Jenny: Yes, during my second year at Iowa, a couple of us had this fellowship where we had to read the writing samples of prospective fiction students. We were the first readers and were encouraged to read sensitively and thoroughly. For anyone thinking of applying to the Iowa Writers’ Workshop in fiction, you should know that you’re permitted to submit up to ONE HUNDRED PAGES of fiction. And there were thousands of submissions, and every submission had to be read by at least two people. So we were reading like maniacs. And our tastes were so nakedly revealed because we had to rate the applications and justify our ratings and then send the story off to the next reader who had a choice of either reading the submission blind or looking at what the previous reader had said. It was such a personal and emotional process. I felt like such an intruder getting to see what made other people tingly as a reader, and what made other people downright angry.

For me, one of the things I realized I LOVED was messiness.
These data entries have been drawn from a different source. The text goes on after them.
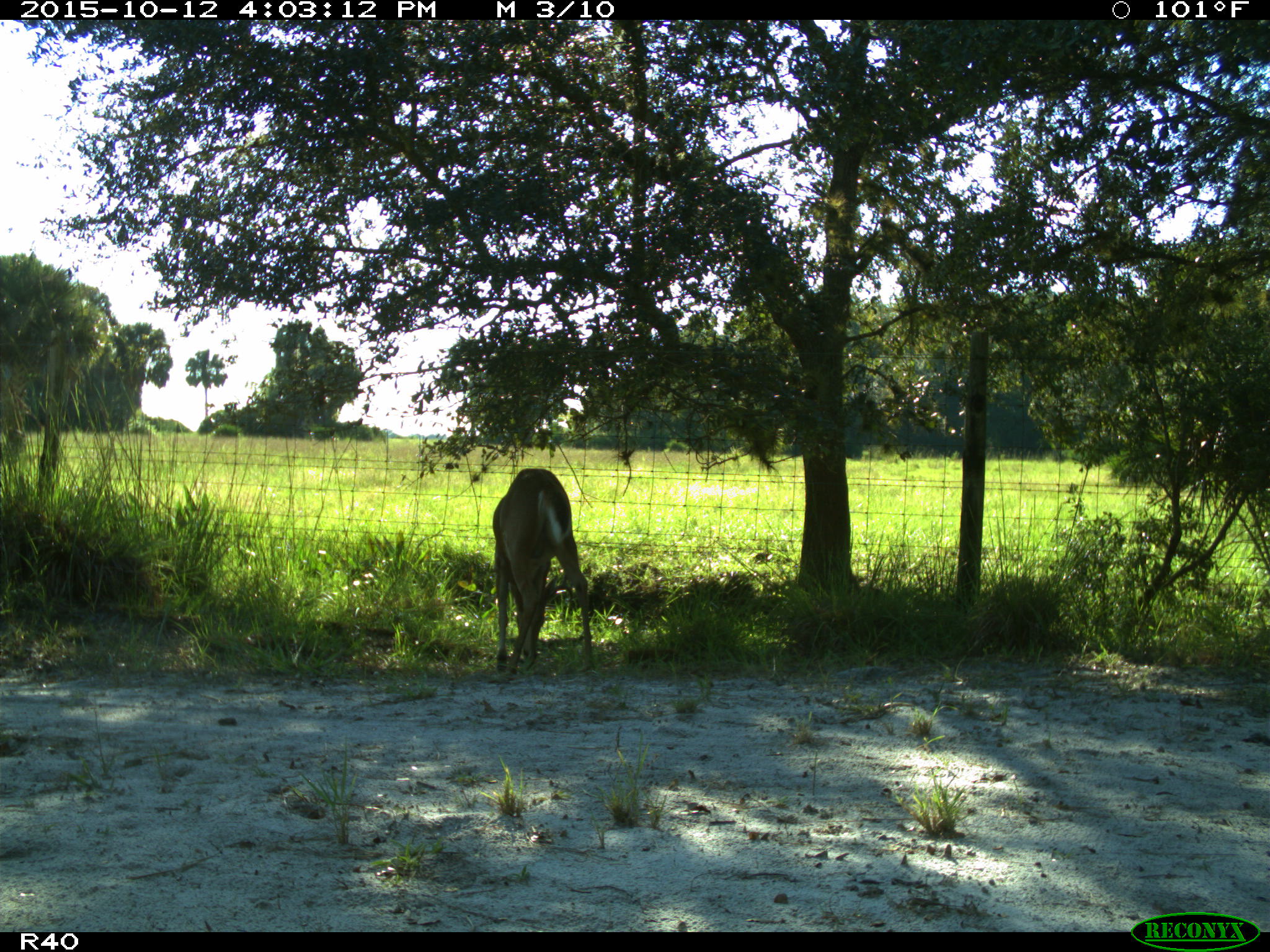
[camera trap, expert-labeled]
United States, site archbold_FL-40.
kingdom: Animalia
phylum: Chordata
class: Mammalia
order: Artiodactyla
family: Cervidae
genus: Odocoileus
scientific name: Odocoileus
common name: deer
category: unidentified deer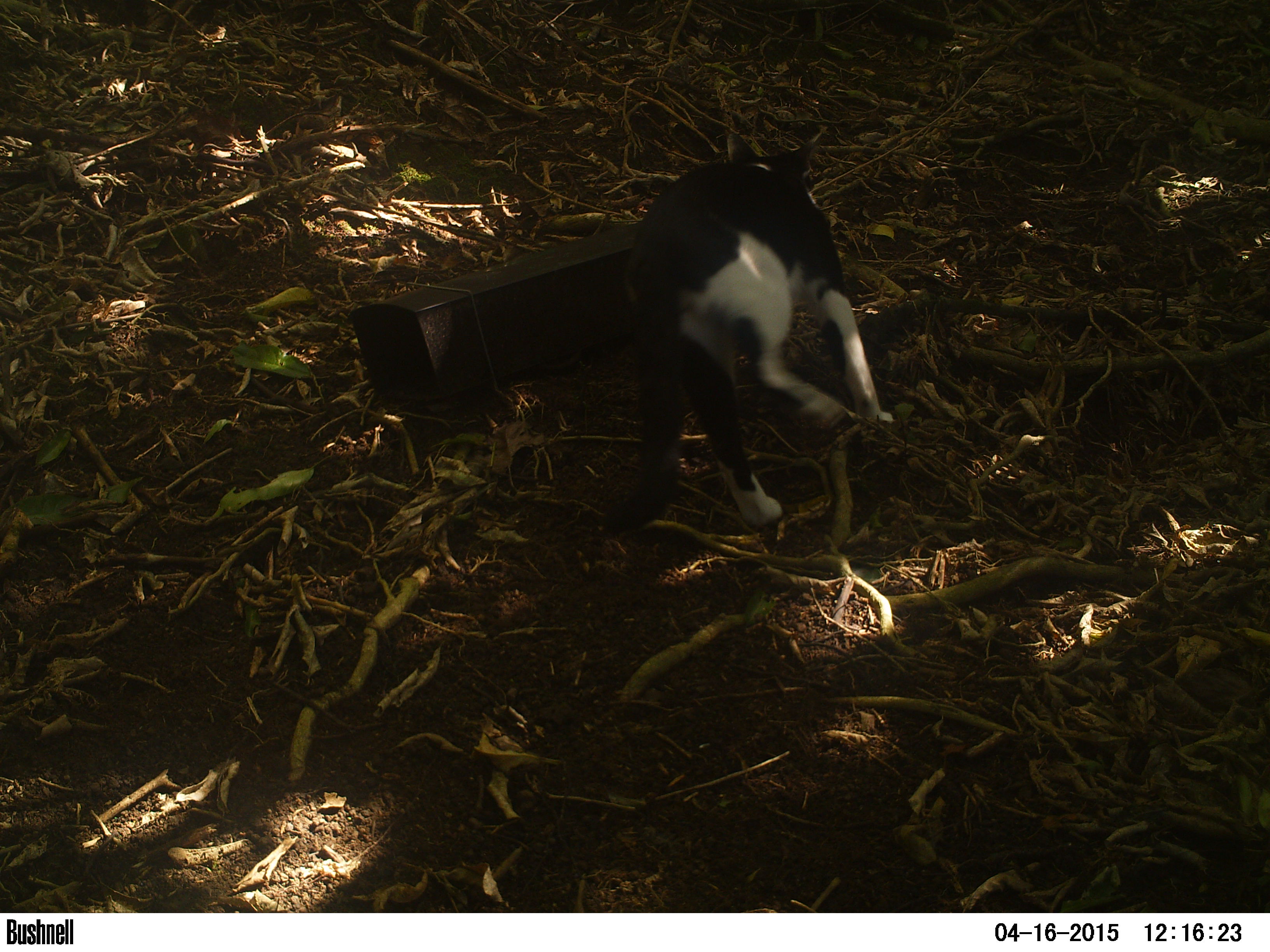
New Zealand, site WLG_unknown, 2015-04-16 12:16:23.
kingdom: Animalia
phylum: Chordata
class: Mammalia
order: Carnivora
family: Felidae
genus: Felis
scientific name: Felis catus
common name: domestic cat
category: cat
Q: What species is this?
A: Cat (domestic cat) (Felis catus).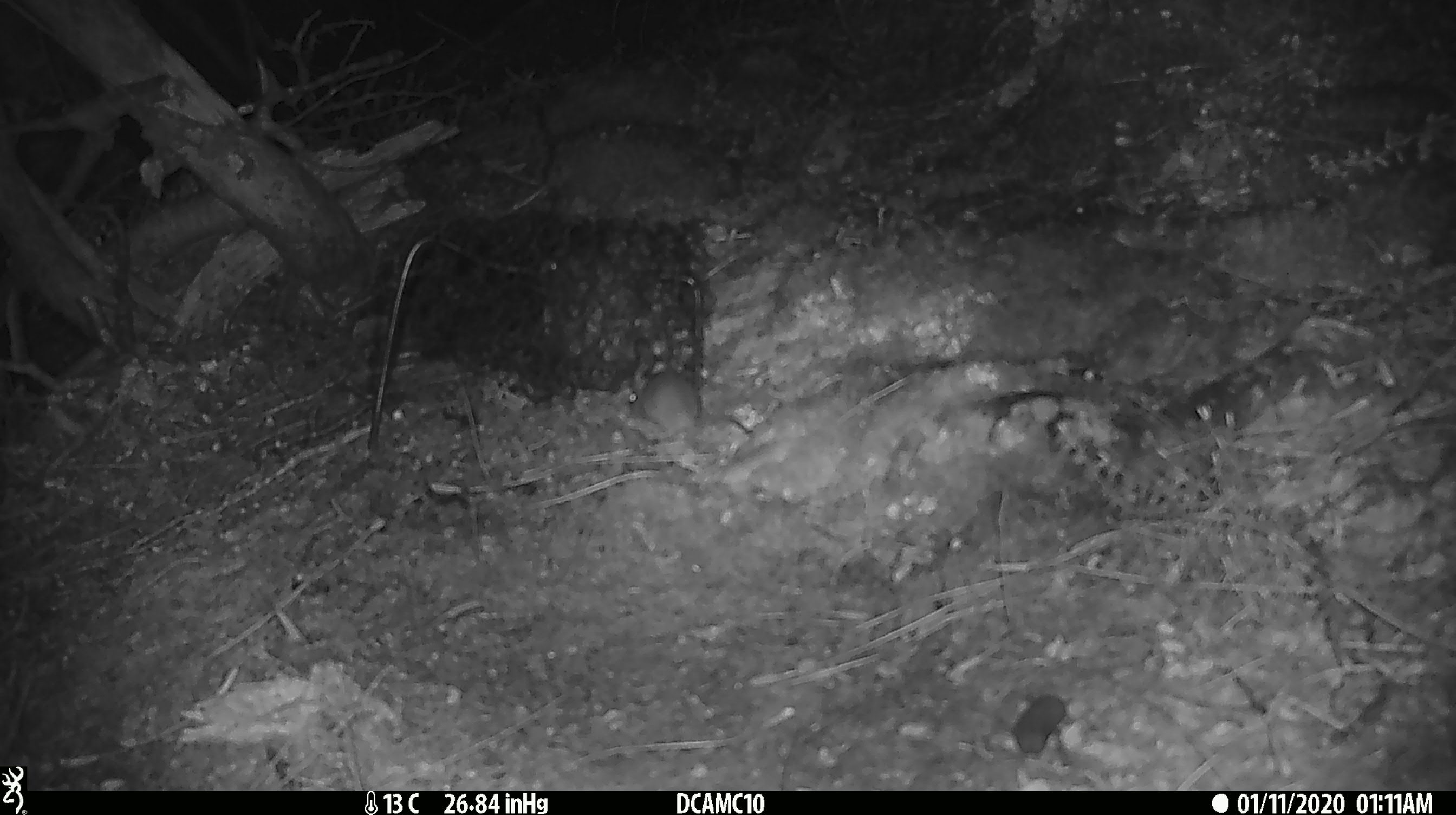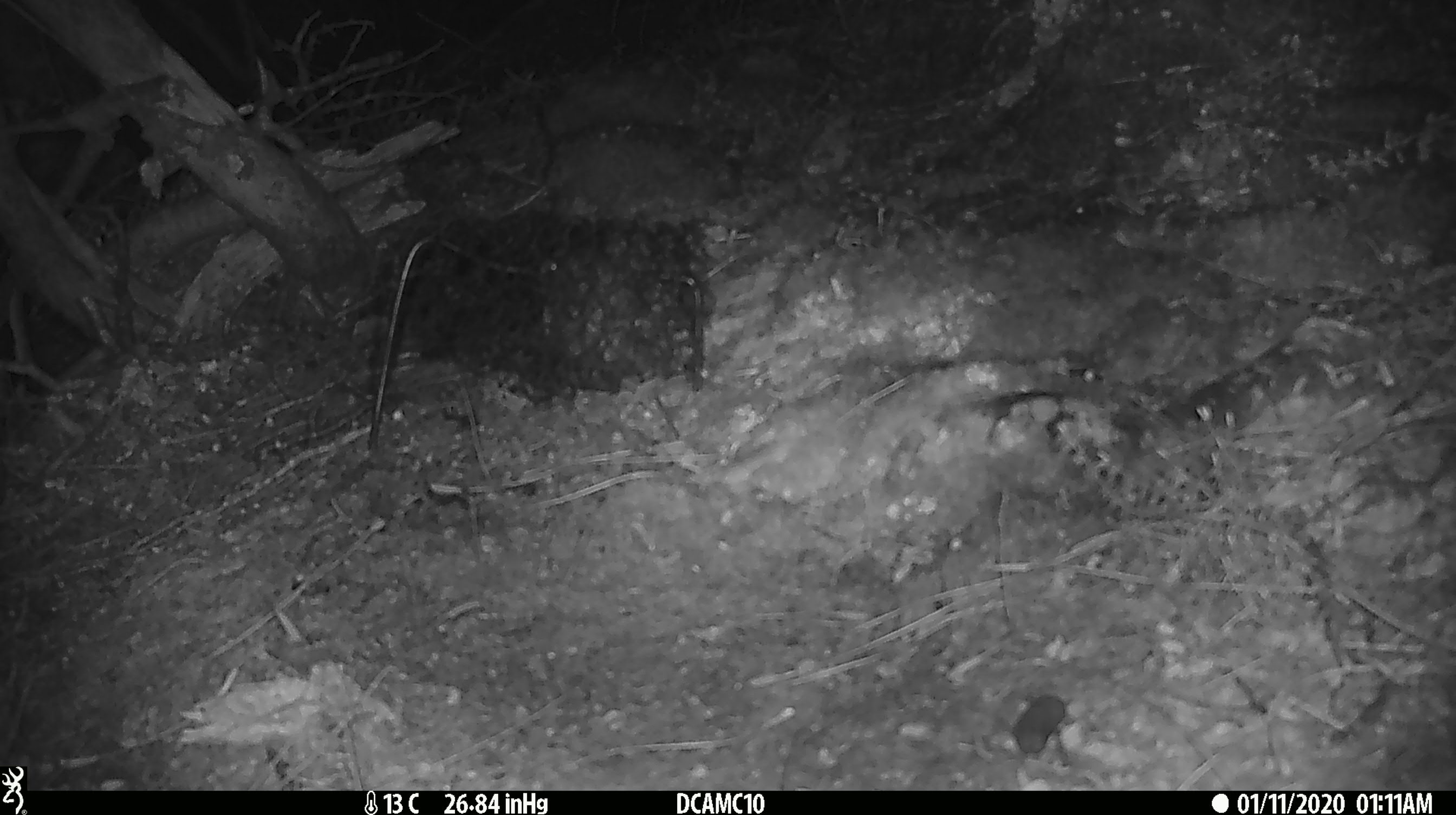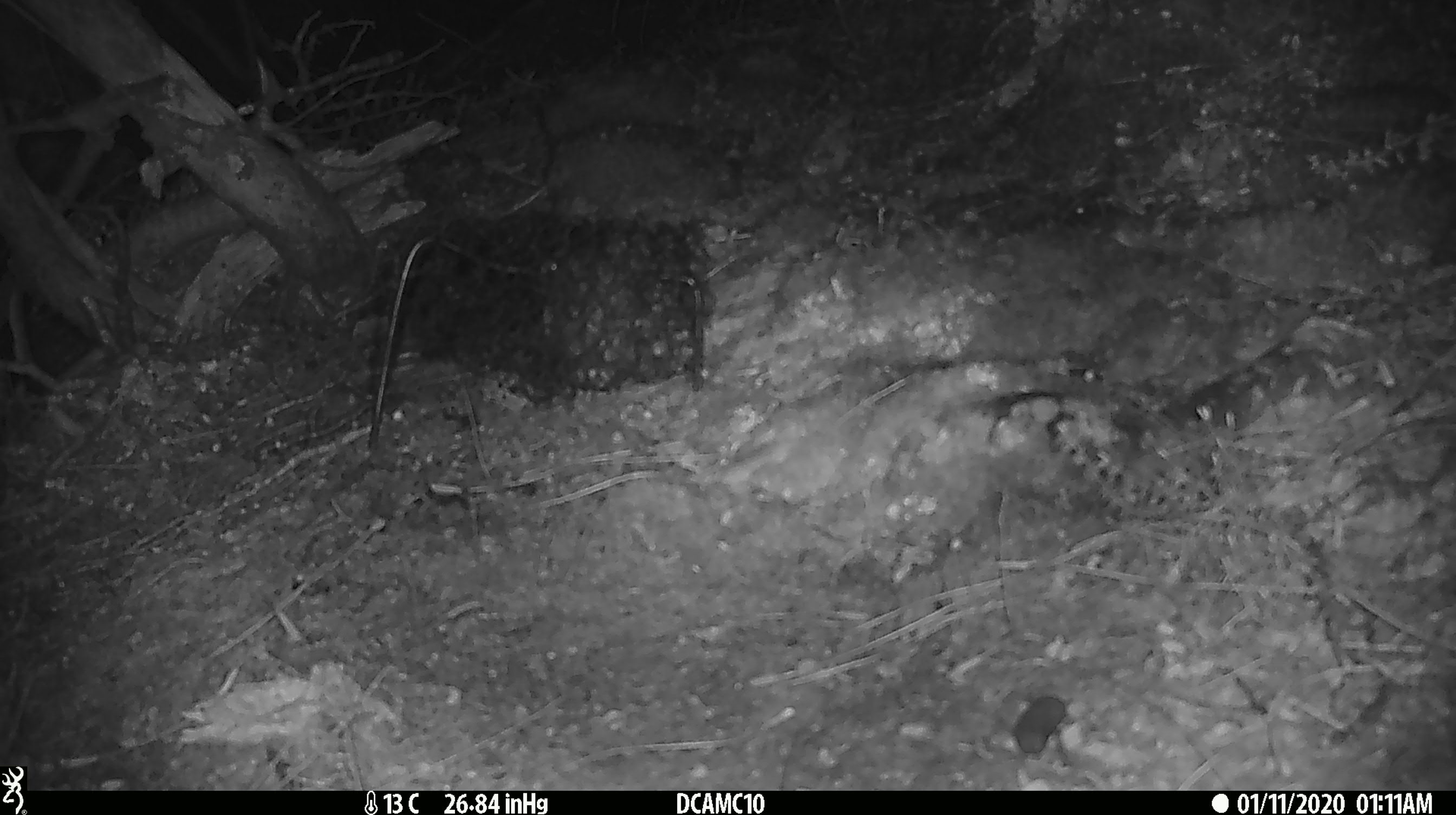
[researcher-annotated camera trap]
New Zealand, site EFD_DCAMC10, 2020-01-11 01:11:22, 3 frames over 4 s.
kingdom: Animalia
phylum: Chordata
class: Mammalia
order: Rodentia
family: Muridae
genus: Mus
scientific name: Mus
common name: mouse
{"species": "mouse (Mus)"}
I loved especially when a manuscript was imperfect but there was this feeling like this person had so much to give and was only at the beginning of their potential. What left me cold was when something was perfect, to the point where it’s hard to even say anything about it because every hair is in place, every nail filed. It left me feeling almost too healthy. There’s no lingering obsession, no frustration, no wildness. I hate the feeling of a piece completely fulfilling its potential, because then it feels like there’s nothing to look forward to. Not that I totally romanticize sloppiness but there’s a real pleasure in excess, in not trimming off the fat.

Charlotte: I’m a very big believer in not wasting the time of your audience in any medium. Meaning: put in the work required to make it as good as you can, including self-editing and listening to the recommendations and reactions of people you trust — which I did with both manuscripts many times, btw! But I’m also a big believer in readers being able to sift through and discern the moments (sentences, passages, etc.) that are most important to them. So yeah, a little extra might be safer than erring on the side of a little less.